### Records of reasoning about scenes
+ + + +
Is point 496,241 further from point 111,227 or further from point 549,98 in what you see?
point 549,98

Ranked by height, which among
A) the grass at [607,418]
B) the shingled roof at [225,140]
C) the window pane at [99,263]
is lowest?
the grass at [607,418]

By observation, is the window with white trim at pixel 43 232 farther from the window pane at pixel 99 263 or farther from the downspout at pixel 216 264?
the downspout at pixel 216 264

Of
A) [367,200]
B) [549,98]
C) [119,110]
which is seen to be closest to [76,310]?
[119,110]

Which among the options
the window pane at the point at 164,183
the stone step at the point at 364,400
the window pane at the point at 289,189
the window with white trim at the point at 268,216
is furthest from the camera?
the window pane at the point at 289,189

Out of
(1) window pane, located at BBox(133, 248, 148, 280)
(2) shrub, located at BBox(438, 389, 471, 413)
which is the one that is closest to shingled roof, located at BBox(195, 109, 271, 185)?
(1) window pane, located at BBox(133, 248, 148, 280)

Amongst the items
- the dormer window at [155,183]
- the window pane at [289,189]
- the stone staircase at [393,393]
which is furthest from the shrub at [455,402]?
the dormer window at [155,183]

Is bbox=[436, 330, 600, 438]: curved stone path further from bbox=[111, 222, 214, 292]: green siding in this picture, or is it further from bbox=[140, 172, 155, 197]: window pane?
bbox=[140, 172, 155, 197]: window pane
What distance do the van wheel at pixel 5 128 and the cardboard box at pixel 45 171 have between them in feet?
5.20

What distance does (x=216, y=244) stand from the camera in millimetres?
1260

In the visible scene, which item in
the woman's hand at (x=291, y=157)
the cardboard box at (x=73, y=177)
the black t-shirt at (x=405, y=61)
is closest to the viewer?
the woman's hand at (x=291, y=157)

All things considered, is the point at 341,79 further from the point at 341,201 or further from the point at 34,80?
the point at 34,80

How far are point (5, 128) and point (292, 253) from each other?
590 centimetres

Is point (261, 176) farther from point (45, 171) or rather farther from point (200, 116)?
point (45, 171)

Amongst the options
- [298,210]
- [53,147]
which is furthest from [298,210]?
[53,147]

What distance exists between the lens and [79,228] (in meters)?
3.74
+ + + +
Copy out all of the records above, word for word, with nothing changed.

Is point 496,241 further from point 111,227 or further from point 549,98 in what you see?
point 549,98

Ranked by height, which among
A) the grass at [607,418]
B) the shingled roof at [225,140]
C) the window pane at [99,263]
is lowest?
the grass at [607,418]

By observation, is the window with white trim at pixel 43 232 farther from the window pane at pixel 99 263 or farther from the downspout at pixel 216 264?
the downspout at pixel 216 264

Of
A) [367,200]
B) [549,98]
C) [119,110]
which is seen to be closest to [76,310]?
[119,110]

Which among the options
the window pane at the point at 164,183
the stone step at the point at 364,400
the window pane at the point at 289,189
the window with white trim at the point at 268,216
is furthest from the camera?
the window pane at the point at 289,189

Out of
(1) window pane, located at BBox(133, 248, 148, 280)
(2) shrub, located at BBox(438, 389, 471, 413)
which is the one that is closest to shingled roof, located at BBox(195, 109, 271, 185)?
(1) window pane, located at BBox(133, 248, 148, 280)

Amongst the items
- the dormer window at [155,183]
- the window pane at [289,189]
- the stone staircase at [393,393]
which is furthest from the shrub at [455,402]?
the dormer window at [155,183]

Is bbox=[436, 330, 600, 438]: curved stone path further from bbox=[111, 222, 214, 292]: green siding in this picture, or is it further from bbox=[140, 172, 155, 197]: window pane?
bbox=[140, 172, 155, 197]: window pane
What distance do the van wheel at pixel 5 128 and the cardboard box at pixel 45 171 have between them in feet?
5.20

What distance does (x=216, y=244) stand from the camera in millimetres?
1260

In the visible scene, which item in
the woman's hand at (x=291, y=157)
the cardboard box at (x=73, y=177)
the black t-shirt at (x=405, y=61)
is closest to the viewer?
the woman's hand at (x=291, y=157)

All things considered, is the point at 341,79 further from the point at 341,201 or further from the point at 34,80?
the point at 34,80

How far are point (5, 128) and point (292, 253) from each other?
590 centimetres

Is point (261, 176) farther from point (45, 171) or rather farther from point (200, 116)?
point (45, 171)

Amongst the options
- [298,210]
- [53,147]
which is furthest from [298,210]?
[53,147]

What distance exists between the lens and [79,228] (in meters)?
3.74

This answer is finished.